Las negras ramas de los árboles,
entre sí enmarañadas, se reflejaban en las aguas cristalinas de aquel lago
salado formando un círculo de trenzas enredadas unas con otras, confundiéndose
en una oscuridad sólo rota por los destellos pululantes de una luna intermitente
que se asomaba tímidamente entre las nubes tormentosas.
Sus ojos verdes se clavaban en el
filo de mi boca, temerosos, aguardando un auxilio inesperado que jamás
arribaría. Brillaban en mi piel sus pupilas dilatadas. Sus cabellos de oro,
encrespados por la humedad o por el pánico que pudieran producirle,
presumiblemente, las puntas de mis
colmillos. Sus erizados vellos de hombre acobardado. Sus manos en alto,
tratando de paliar la fuerza de mi asalto. Su antaño viril mandíbula cuadriforme
dibujaba ahora un círculo. Con los pies paralizados, aguantaba la respiración y
ahogaba un grito en el fondo de su garganta. No pudo reaccionar.

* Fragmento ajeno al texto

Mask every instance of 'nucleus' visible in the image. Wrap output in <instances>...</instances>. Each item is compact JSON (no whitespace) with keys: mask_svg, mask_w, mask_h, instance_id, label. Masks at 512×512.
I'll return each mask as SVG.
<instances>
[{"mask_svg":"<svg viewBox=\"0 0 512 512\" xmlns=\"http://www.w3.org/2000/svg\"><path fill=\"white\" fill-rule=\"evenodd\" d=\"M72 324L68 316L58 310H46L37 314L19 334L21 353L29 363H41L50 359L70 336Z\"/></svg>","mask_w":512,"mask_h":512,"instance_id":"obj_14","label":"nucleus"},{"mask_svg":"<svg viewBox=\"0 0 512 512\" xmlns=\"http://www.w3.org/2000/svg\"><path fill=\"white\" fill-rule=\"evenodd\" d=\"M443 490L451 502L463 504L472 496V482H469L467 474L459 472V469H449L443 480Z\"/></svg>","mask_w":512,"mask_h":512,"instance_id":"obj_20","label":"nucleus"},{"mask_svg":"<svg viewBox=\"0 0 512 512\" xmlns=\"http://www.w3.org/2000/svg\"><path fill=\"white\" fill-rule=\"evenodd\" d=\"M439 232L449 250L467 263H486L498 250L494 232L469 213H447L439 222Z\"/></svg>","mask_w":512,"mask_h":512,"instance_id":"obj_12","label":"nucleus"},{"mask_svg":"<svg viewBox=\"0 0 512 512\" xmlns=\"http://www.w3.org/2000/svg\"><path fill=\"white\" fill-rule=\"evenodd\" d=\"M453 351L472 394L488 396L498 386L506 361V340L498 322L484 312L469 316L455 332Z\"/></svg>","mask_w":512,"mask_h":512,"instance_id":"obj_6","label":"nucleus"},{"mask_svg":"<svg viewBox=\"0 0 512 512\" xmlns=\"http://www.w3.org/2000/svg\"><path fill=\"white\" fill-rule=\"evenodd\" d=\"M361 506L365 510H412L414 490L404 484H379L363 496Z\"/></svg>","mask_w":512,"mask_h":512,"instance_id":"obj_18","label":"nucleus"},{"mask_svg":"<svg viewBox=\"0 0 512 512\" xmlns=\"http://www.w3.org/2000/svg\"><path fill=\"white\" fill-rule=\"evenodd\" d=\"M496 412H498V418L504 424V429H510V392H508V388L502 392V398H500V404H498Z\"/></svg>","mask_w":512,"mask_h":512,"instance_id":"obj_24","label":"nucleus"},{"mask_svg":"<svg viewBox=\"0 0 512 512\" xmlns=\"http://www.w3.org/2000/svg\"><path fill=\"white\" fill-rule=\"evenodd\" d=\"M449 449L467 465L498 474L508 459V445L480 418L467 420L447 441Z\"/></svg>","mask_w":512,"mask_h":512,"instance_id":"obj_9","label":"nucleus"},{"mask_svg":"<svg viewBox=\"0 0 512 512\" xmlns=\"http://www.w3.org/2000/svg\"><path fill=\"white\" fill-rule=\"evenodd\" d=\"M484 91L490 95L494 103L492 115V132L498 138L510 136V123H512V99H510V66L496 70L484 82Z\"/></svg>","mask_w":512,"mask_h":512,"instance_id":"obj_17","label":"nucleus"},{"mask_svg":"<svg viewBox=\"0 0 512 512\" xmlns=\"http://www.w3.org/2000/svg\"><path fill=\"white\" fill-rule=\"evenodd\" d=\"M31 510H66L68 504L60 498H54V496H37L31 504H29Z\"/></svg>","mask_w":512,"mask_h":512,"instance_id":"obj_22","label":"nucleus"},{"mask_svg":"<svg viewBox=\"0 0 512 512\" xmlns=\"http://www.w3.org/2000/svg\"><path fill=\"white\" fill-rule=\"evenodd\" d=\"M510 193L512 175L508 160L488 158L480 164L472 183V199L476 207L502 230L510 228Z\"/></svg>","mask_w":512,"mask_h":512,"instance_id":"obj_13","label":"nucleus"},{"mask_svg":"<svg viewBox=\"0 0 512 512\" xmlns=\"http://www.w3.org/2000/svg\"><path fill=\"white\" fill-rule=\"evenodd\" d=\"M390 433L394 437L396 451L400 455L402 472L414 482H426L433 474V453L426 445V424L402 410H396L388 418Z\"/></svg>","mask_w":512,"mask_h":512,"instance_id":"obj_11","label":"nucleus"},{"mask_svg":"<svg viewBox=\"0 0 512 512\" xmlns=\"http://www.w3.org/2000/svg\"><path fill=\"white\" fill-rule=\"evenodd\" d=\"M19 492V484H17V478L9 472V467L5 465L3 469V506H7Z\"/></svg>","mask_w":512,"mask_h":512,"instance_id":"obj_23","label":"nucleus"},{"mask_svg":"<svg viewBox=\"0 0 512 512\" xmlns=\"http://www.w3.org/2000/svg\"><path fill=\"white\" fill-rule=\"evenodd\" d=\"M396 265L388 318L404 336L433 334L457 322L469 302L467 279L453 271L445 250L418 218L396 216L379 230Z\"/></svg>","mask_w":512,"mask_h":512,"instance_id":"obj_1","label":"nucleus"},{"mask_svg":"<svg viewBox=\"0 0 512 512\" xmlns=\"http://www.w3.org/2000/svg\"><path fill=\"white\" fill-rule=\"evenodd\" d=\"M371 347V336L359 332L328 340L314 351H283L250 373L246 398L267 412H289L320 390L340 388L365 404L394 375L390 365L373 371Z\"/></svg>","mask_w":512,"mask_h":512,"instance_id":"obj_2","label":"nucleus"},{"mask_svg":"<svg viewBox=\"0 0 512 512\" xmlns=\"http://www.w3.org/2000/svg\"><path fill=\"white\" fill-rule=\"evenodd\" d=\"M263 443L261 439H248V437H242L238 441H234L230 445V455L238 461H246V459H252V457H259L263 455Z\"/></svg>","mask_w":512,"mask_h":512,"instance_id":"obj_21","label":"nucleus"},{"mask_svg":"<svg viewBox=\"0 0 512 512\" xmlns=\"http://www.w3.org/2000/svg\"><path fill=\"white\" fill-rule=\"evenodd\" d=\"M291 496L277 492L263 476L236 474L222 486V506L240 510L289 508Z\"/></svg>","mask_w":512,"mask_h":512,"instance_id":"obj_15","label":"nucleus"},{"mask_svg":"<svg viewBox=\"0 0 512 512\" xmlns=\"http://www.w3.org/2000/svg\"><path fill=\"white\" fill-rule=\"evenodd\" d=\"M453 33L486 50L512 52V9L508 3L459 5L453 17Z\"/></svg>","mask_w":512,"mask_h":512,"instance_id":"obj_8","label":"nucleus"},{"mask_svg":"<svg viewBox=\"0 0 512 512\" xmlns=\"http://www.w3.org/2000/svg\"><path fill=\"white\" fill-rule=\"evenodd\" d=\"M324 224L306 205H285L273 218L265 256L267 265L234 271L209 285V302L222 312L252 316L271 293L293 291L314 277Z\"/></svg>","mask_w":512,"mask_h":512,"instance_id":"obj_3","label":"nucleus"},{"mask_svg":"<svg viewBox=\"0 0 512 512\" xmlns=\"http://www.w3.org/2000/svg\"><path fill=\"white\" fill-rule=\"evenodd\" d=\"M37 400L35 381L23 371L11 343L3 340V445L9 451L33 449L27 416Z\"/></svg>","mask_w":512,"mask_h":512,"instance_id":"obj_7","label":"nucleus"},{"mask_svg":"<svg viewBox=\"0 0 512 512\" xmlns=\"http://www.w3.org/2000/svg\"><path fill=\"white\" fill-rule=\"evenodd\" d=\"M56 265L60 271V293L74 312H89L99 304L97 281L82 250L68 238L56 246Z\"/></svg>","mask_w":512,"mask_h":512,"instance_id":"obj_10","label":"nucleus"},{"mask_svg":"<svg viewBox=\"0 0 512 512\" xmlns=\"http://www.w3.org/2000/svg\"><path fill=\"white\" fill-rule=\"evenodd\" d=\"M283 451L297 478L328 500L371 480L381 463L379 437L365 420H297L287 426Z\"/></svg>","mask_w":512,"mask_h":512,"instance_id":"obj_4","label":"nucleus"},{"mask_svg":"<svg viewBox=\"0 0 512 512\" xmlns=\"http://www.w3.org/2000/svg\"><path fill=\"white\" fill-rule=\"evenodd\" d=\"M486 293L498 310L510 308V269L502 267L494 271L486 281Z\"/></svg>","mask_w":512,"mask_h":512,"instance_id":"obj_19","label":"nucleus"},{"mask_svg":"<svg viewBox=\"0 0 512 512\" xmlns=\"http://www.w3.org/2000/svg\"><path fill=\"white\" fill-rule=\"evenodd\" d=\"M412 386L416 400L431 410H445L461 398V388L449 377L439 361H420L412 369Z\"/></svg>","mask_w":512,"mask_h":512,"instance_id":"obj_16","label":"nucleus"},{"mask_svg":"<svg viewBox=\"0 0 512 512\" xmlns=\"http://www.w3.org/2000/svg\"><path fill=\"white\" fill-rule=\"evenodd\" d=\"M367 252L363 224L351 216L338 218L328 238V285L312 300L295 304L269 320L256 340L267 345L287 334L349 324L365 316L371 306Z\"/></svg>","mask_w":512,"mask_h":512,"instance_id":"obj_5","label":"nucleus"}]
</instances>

Las cadenas se habían roto y era
libre. Mi piel no era ya humana cuando le divisé. Una manta de pelo me cubría
siempre en luna llena. Mis manos eran garras; mis piernas, las patas traseras
de un monstruo. Mis orejas, puntiagudas; mi boca, una trampa mortal; mis ojos,
el infierno. La metamorfosis era cada vez más rápida, menos dolorosa y,
después, se desataba aquella gula insoportable que me obligaba a ir de caza.
Mi olfato era infalible. Siempre
encontraba presas adecuadas. La magia era la clave. El don y el talismán. La
estirpe y la condición de ser varones y primogénitos.
Rematé el banquete satisfecha,
ensimismándome en cada bocado, atrapando cada segundo en mi memoria,
disfrutando su sabor a dios menor. Y las nubes iban inundando mis pies a
cuentagotas, a medida que se deslizaban en lo alto y despedían al satélite nocturno para dar paso al astro rey que, con su centelleo
anaranjado, alumbraría lo que habían sido sombras.